Um castelo de fronteira e uma vila fortificada
As muralhas envolvem praticamente toda a aldeia e definem a sua estrutura. O castelo, implantado na parte mais elevada, não era apenas residência senhorial: servia de observatório sobre o território e de primeira linha de defesa em períodos de conflito com Castela.
Da torre de menagem avista-se o vale do Águeda, campos agrícolas e, em dias limpos, território espanhol. Esta visibilidade ajuda a compreender o papel de vigilância permanente que marcou a vida local durante séculos.
Não era uma fortaleza isolada, mas parte de um sistema defensivo articulado com Almeida e outras praças da Beira Interior.
Ao longo das ruas surgem casas com varandas de ferro forjado, janelas manuelinas e escudos heráldicos.
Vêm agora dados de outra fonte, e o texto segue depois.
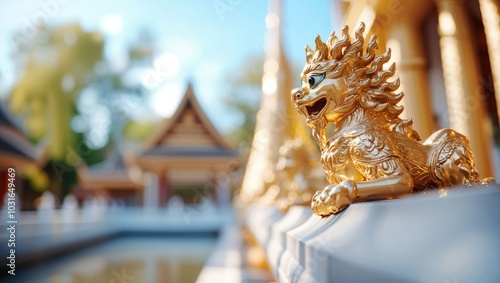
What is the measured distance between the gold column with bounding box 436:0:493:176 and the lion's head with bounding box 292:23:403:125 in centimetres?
151

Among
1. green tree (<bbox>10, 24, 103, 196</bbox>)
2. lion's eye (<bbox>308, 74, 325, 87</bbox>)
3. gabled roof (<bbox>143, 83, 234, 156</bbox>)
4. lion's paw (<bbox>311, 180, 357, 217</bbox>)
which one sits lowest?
lion's paw (<bbox>311, 180, 357, 217</bbox>)

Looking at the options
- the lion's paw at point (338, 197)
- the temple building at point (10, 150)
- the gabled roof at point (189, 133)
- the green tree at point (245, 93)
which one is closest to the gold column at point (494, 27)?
the lion's paw at point (338, 197)

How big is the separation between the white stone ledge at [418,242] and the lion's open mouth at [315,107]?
0.34 m

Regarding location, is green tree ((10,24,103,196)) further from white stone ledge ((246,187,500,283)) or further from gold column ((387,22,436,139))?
white stone ledge ((246,187,500,283))

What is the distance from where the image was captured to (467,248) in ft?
1.88

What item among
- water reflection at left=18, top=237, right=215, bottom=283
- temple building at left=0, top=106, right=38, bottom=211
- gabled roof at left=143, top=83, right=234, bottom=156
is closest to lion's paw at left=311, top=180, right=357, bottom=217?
water reflection at left=18, top=237, right=215, bottom=283

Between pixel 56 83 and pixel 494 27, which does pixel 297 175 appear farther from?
pixel 56 83

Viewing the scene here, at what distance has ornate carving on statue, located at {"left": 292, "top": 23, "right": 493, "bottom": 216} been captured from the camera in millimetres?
907

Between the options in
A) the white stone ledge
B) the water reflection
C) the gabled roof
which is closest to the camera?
the white stone ledge

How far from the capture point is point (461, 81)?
2.34 m

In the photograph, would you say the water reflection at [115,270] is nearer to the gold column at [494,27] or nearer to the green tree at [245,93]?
the gold column at [494,27]

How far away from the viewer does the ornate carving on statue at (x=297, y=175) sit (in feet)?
6.39

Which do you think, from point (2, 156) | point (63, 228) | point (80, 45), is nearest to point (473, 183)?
point (63, 228)

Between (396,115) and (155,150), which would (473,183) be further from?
(155,150)
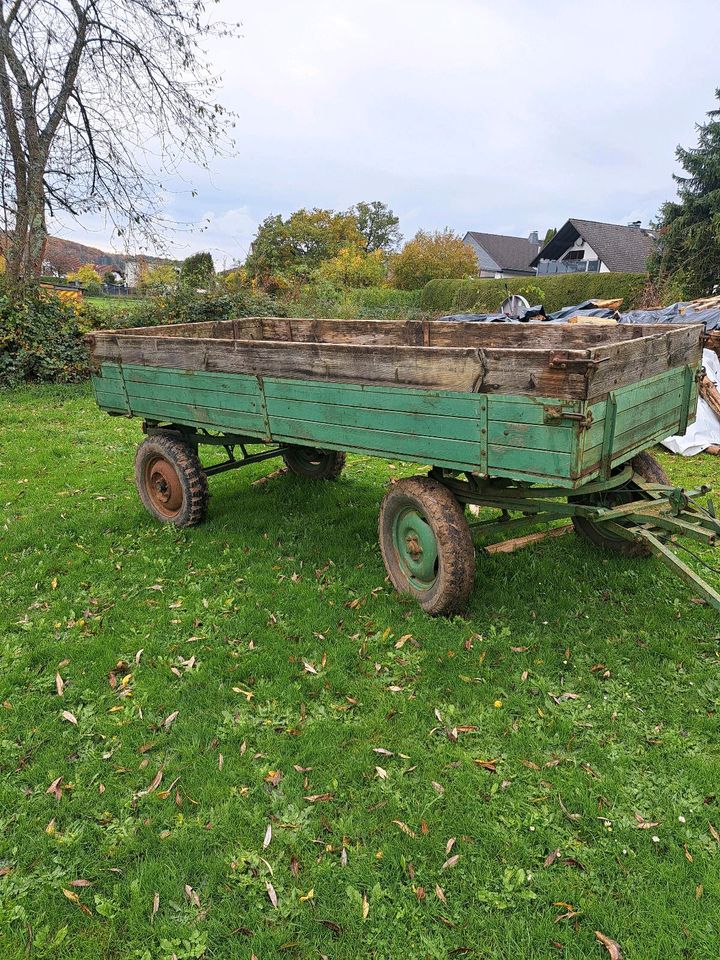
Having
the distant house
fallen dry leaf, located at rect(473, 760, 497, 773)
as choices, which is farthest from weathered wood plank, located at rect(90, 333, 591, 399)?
the distant house

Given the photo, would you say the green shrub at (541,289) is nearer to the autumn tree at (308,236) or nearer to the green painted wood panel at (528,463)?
the autumn tree at (308,236)

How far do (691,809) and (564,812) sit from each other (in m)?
0.55

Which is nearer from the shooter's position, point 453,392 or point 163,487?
point 453,392

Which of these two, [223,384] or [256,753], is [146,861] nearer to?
[256,753]

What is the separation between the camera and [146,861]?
8.48 ft

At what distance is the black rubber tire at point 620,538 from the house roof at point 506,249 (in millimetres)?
61570

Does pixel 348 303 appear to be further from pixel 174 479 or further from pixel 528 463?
pixel 528 463

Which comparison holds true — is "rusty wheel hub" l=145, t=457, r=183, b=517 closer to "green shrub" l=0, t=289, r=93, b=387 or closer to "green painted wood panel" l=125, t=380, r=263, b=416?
"green painted wood panel" l=125, t=380, r=263, b=416

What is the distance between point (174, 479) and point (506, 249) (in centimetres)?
6483

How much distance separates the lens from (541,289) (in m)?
26.2

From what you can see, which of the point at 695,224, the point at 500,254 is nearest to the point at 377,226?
the point at 500,254

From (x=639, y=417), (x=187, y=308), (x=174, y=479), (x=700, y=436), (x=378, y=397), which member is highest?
(x=187, y=308)

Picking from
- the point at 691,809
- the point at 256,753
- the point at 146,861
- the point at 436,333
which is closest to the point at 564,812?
the point at 691,809

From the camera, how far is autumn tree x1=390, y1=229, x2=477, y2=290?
133 feet
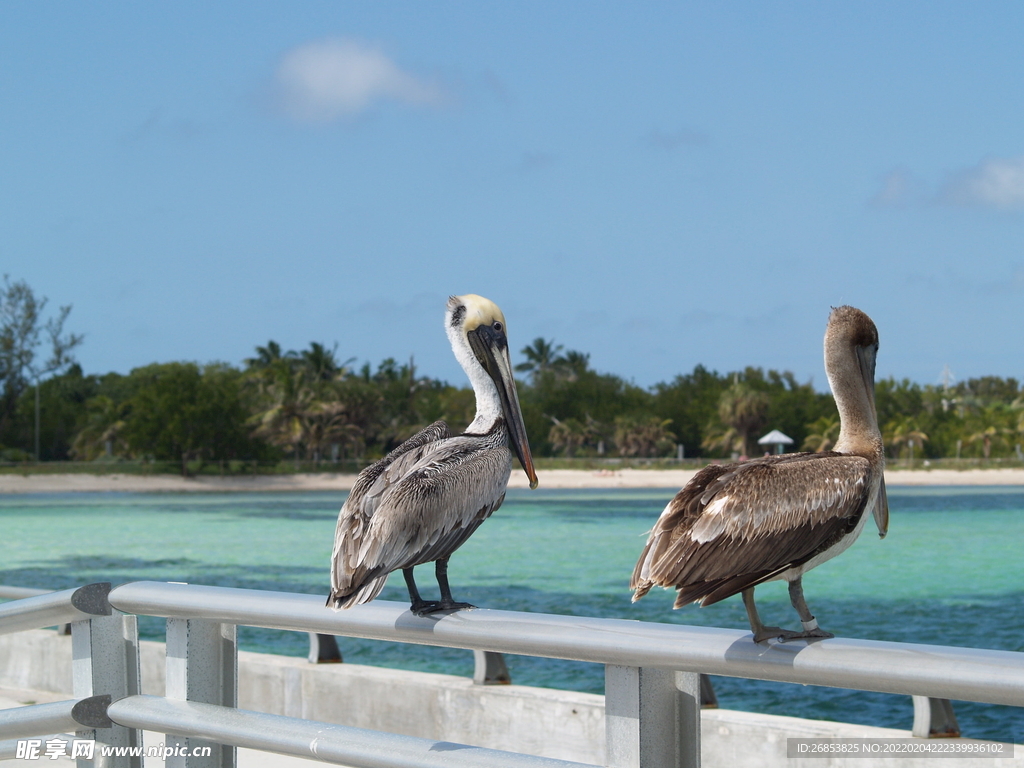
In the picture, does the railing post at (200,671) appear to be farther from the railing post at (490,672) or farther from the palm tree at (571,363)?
the palm tree at (571,363)

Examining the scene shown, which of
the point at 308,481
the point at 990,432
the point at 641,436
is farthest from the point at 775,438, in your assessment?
the point at 990,432

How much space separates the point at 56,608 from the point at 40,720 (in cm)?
25

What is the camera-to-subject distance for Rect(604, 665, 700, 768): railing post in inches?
74.9

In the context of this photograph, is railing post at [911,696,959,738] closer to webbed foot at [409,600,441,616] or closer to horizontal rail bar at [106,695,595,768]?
webbed foot at [409,600,441,616]

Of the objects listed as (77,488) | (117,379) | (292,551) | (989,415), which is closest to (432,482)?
(292,551)

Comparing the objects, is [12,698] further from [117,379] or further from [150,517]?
[117,379]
Muitos pertenciam a famílias nobres que aqui viveram devido à importância administrativa e militar da vila durante a Idade Média e o período moderno.
O palácio queimado após a Restauração
Entre os edifícios mais marcantes destacam-se as ruínas do Palácio de Cristóvão de Moura. O nobre português foi uma figura central da União Ibérica e tornou-se símbolo de fidelidade à coroa espanhola.
Após a Restauração de 1640, a população revoltou-se e incendiou o palácio, num gesto que ficaria associado à afirmação da independência portuguesa.
O edifício nunca foi reconstruído. Permanece em ruína deliberada, como memória política coletiva. A escolha distingue Castelo Rodrigo de outros lugares onde o património é restaurado até desaparecer o conflito que lhe deu origem. Aqui, a destruição faz parte da narrativa histórica.
Entre judeus, peregrinos e comércio medieval
A aldeia não viveu apenas de guerra. Foi também lugar de passagem. A antiga Rua da Sinagoga recorda a presença de comunidades judaicas e cristãs-novas, importantes para o comércio regional. Nas ombreiras ainda se identificam símbolos gravados que funcionavam como marcas discretas de identidade.
Castelo Rodrigo integrava igualmente caminhos de peregrinação ligados a Santiago de Compostela. A Igreja de Nossa Senhora do Rocamador, de origem medieval, acolhia viajantes e funcionava como ponto espiritual para quem atravessava a fronteira.
No interior permanecem elementos góticos e renascentistas que testemunham sucessivas adaptações ao longo dos séculos.
Outro elemento essencial era a cisterna medieval, que garantia abastecimento de água durante cercos prolongados. Ainda hoje se percebe a sua importância ao observar a posição central dentro das muralhas.
Paisagem, amendoeiras e vida atual
A envolvente agrícola molda a experiência de visita. No final do inverno, as encostas cobrem-se de amendoeiras em flor, criando um contraste com o tom austero do granito. A primavera traz visitantes, mas a aldeia mantém população residente e atividades tradicionais ligadas à agricultura e ao turismo rural.
A intervenção de conservação recente procurou respeitar a traça original: cabos enterrados, pavimento tradicional e reabilitações discretas. O objetivo foi preservar a autenticidade sem transformar o espaço num cenário artificial.
Castelo Rodrigo permanece assim entre duas dimensões — património e lugar habitado. Mais do que um conjunto monumental, é um território onde a memória histórica continua integrada no quotidiano.